4) The Deets. Funny story: I met a gal recently who is pregnant with her first. I asked her how far along she is, and she replied, without the slightest hesitation, "22 weeks on Thursday." A few minutes later, she asked me the same thing, and I couldn't remember. "Uh… 16? Maybe 17? Definitely second trimester... Let me check my app…." People that know me well might say, "yeah - but she can't keep track of anything anyway." But, with J, I absolutely did. I knew exactly how many days/weeks I was - for the whole 39 weeks. I knew which things were developing which week, was giddy when I found out he was growing that fuzzy stuff (which I definitely knew the name of -- lunago? Spell check seems to think that's incorrect), and almost cried when he started blinking his eyes. This time, I'm lost. I know I'm pregnant. I know when I'm due. I know that the nausea and fatigue are making way for the hippo-like appetite and fatigue. Beyond that…. did you know that The Bump has an app that tracks it??

5) The Fatigue. This time, I have a toddler to chase. Last time, I curled up on the couch in K's sweats and watched NCIS for 9 months. I basically "cooked" from the freezer and pre-made sections at Costco. This time, I have to make sure my toddler isn't doing things like grabbing a dirty mixing spoon off the counter and using it to stir the tupperware full of flour (true story).  I have to actually cook decent meals.

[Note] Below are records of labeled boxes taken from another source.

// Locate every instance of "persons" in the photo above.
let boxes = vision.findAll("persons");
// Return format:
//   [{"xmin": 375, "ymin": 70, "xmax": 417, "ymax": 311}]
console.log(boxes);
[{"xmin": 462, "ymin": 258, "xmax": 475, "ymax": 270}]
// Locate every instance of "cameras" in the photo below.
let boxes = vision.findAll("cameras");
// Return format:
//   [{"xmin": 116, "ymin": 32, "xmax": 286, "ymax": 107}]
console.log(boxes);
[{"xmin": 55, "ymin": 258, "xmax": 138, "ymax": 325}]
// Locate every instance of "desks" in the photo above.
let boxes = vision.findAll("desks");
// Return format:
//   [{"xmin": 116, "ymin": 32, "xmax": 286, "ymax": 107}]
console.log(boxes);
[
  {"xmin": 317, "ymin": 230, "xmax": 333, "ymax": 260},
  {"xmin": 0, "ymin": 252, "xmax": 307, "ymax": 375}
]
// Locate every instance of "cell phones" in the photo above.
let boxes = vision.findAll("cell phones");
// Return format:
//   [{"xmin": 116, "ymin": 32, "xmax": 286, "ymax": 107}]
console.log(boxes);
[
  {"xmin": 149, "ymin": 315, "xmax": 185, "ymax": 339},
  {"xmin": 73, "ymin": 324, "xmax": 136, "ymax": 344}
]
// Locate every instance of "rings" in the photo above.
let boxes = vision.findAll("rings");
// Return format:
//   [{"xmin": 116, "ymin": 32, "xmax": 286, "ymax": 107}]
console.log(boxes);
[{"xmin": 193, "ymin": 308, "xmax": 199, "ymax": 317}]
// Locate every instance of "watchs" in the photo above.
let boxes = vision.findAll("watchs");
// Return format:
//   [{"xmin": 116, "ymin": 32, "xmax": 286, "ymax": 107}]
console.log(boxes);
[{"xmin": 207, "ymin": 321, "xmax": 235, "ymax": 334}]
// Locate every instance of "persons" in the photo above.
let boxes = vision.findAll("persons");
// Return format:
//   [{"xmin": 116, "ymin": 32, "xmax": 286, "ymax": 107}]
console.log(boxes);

I can't watch crime shows all day, due to the paralyzing fear that my child would grow up to be a psychopath. He needs things during the day: new diapers, food, milk, attention, etc. Tack on the mommy guilt from a fatigue-fueled lack of patience and the number of times I just fork over the popsicles (they're fruit based!!), and I basically spend all day thinking about how soon is too soon to change out of my maternity yoga pants, and back into those heavenly Navy PT sweats.

(Yes. Those are brand new bottles of acrylic paint… And, yes, we did have to replace the carpet.)

The biggest difference, though, is the huge difference in the intensity of emotion. With J, sure, I was excited to meet the little and nervous that I'd never sleep again. With this one… I almost know what I'm getting into -- which is at the same time even more terrifying (ugh - nursing pads. 3 am feedings. baby brain. blowouts. eau d'spit up.), and makes me even giddier (first giggles! baby smell! watching a personality develop!).

(We get to do this all over?? Yay!)

(tl;dr: Mostly, I'm a huge slacker and, if the pregnancy so far is indicative of the way that we parent this little, [s]he's basically screwed. Oh, and required mushy "thankfulness" crap.)

(edit to clarify: I'm partway into the second trimester, not semester. At least I didn't go all Legally Blonde, winter "ovester," amirite??)